What is expected >>
Present the lines below as a numbered list, omitting blank lines. Leave the pictures out of your answer.

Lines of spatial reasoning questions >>
______

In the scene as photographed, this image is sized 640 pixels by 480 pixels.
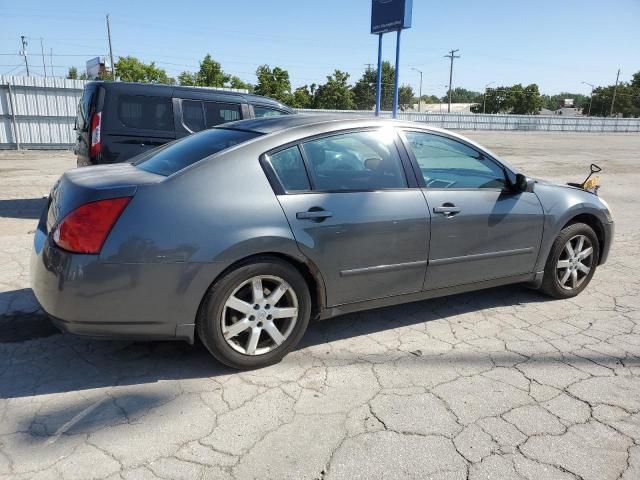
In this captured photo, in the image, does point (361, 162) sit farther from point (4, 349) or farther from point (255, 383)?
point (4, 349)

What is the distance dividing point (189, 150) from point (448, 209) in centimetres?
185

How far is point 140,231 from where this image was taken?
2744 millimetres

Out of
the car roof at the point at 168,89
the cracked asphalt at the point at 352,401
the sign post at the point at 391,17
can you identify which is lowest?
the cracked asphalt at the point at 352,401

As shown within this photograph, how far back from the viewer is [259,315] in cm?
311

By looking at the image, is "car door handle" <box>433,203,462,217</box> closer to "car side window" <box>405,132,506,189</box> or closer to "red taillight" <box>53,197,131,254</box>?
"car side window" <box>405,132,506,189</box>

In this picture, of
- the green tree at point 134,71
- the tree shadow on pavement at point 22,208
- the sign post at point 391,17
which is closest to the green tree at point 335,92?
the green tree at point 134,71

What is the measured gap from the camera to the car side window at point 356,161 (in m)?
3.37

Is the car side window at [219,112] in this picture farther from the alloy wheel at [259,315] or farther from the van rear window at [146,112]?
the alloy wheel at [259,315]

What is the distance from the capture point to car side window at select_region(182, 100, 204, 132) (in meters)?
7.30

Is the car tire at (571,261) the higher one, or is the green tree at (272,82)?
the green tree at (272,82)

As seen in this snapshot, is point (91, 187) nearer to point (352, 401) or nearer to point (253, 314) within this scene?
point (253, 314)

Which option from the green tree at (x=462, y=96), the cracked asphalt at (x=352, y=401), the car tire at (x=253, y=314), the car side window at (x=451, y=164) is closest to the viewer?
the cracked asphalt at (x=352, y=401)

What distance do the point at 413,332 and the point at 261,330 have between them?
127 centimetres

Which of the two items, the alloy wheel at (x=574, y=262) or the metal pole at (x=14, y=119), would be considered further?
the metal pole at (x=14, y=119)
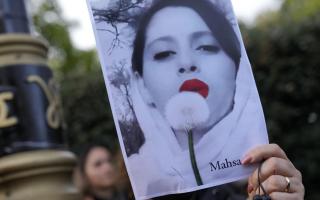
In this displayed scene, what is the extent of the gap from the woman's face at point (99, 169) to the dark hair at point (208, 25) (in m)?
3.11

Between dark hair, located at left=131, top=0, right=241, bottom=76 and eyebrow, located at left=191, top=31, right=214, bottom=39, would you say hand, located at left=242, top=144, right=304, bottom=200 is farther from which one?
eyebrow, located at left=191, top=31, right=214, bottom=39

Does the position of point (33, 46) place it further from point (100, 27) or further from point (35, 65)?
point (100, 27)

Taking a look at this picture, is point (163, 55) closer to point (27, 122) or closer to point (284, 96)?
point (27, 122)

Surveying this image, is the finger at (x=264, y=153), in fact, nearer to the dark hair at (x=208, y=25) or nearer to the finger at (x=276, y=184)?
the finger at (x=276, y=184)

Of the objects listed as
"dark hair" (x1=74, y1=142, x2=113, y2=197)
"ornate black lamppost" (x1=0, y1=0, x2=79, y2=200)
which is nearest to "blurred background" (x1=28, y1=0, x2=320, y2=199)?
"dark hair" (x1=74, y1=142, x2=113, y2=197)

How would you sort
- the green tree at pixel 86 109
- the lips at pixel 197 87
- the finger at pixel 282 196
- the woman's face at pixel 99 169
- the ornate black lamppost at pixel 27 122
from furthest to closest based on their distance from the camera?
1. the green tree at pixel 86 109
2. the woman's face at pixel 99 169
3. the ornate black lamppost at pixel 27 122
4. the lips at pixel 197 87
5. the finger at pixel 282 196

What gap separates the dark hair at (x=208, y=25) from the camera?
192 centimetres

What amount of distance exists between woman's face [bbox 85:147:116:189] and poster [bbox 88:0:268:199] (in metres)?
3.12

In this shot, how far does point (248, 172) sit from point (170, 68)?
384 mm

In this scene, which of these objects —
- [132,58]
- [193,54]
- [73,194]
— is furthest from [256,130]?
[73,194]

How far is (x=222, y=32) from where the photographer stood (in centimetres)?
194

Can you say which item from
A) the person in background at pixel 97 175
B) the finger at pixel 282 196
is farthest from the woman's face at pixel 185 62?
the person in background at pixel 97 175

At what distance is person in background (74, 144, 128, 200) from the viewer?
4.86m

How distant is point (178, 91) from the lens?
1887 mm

______

Exercise answer >>
1. In the scene as photographed, this image is sized 640 pixels by 480 pixels.
2. In this captured photo, in the image, does point (361, 162) sit farther from point (4, 349) or farther from point (255, 383)?
3. point (4, 349)
4. What is the distance dividing point (189, 150) from point (448, 209) in centimetres?
5. 185
6. How far is point 140,231 from where this image was taken?
7. 2744 millimetres
8. Out of
9. the car roof at the point at 168,89
10. the cracked asphalt at the point at 352,401
11. the sign post at the point at 391,17
12. can you identify which is lowest?
13. the cracked asphalt at the point at 352,401
14. As shown within this photograph, how far back from the viewer is [259,315] in cm?
15. 311
16. By looking at the image, is "car door handle" <box>433,203,462,217</box> closer to "car side window" <box>405,132,506,189</box> or closer to "red taillight" <box>53,197,131,254</box>?
17. "car side window" <box>405,132,506,189</box>
18. In this picture, of
19. - the green tree at point 134,71
20. - the tree shadow on pavement at point 22,208
21. - the sign post at point 391,17
22. which is closest to the green tree at point 335,92?
23. the green tree at point 134,71
24. What is the measured gap from the camera to the car side window at point 356,161 (in m)?
25. 3.37
26. Is the car side window at [219,112] in this picture farther from the alloy wheel at [259,315] or farther from the van rear window at [146,112]?
27. the alloy wheel at [259,315]
28. What is the distance from the capture point to car side window at select_region(182, 100, 204, 132) (in meters)?
29. 7.30
30. Is the car tire at (571,261) the higher one, or is the green tree at (272,82)?
31. the green tree at (272,82)
32. As seen in this snapshot, is point (91, 187) nearer to point (352, 401) or nearer to point (253, 314) within this scene?
33. point (253, 314)
34. Which option from the green tree at (x=462, y=96), the cracked asphalt at (x=352, y=401), the car tire at (x=253, y=314), the car side window at (x=451, y=164) is closest to the viewer?
35. the cracked asphalt at (x=352, y=401)
36. What distance do the point at 413,332 and the point at 261,330 have between them?
37. 127 centimetres
38. Which of the two items, the alloy wheel at (x=574, y=262) or the metal pole at (x=14, y=119), would be considered further?
39. the metal pole at (x=14, y=119)
40. In this displayed scene, what is the extent of the gap from the woman's face at point (99, 169) to the dark hair at point (208, 25) (in m)?
41. 3.11
42. Between dark hair, located at left=131, top=0, right=241, bottom=76 and eyebrow, located at left=191, top=31, right=214, bottom=39, would you say hand, located at left=242, top=144, right=304, bottom=200 is farther from which one?
43. eyebrow, located at left=191, top=31, right=214, bottom=39
44. Does the position of point (33, 46) place it further from point (100, 27) or further from point (35, 65)?
45. point (100, 27)
46. Taking a look at this picture, is point (163, 55) closer to point (27, 122) or closer to point (284, 96)?
47. point (27, 122)
48. Surveying this image, is the finger at (x=264, y=153), in fact, nearer to the dark hair at (x=208, y=25) or nearer to the finger at (x=276, y=184)?
49. the finger at (x=276, y=184)
50. Of the objects listed as
51. "dark hair" (x1=74, y1=142, x2=113, y2=197)
52. "ornate black lamppost" (x1=0, y1=0, x2=79, y2=200)
53. which is nearest to "blurred background" (x1=28, y1=0, x2=320, y2=199)?
54. "dark hair" (x1=74, y1=142, x2=113, y2=197)
55. How would you sort
56. - the green tree at pixel 86 109
57. - the lips at pixel 197 87
58. - the finger at pixel 282 196
59. - the woman's face at pixel 99 169
60. - the ornate black lamppost at pixel 27 122
61. from furthest to closest based on their distance from the camera?
62. 1. the green tree at pixel 86 109
63. 2. the woman's face at pixel 99 169
64. 3. the ornate black lamppost at pixel 27 122
65. 4. the lips at pixel 197 87
66. 5. the finger at pixel 282 196
67. What gap separates the dark hair at (x=208, y=25) from the camera?
68. 192 centimetres
69. What amount of distance exists between woman's face [bbox 85:147:116:189] and poster [bbox 88:0:268:199] (in metres)?
70. 3.12
71. In this shot, how far does point (248, 172) sit from point (170, 68)?
72. 384 mm
73. In this scene, which of these objects —
74. - [132,58]
75. - [193,54]
76. - [73,194]
77. — is furthest from [256,130]?
78. [73,194]
79. How far is (x=222, y=32) from where the photographer stood (in centimetres)?
80. 194
81. Can you say which item from
82. A) the person in background at pixel 97 175
83. B) the finger at pixel 282 196
84. is farthest from the woman's face at pixel 185 62?
85. the person in background at pixel 97 175
86. At what distance is person in background (74, 144, 128, 200) from the viewer?
87. 4.86m
88. How distant is point (178, 91) from the lens?
89. 1887 mm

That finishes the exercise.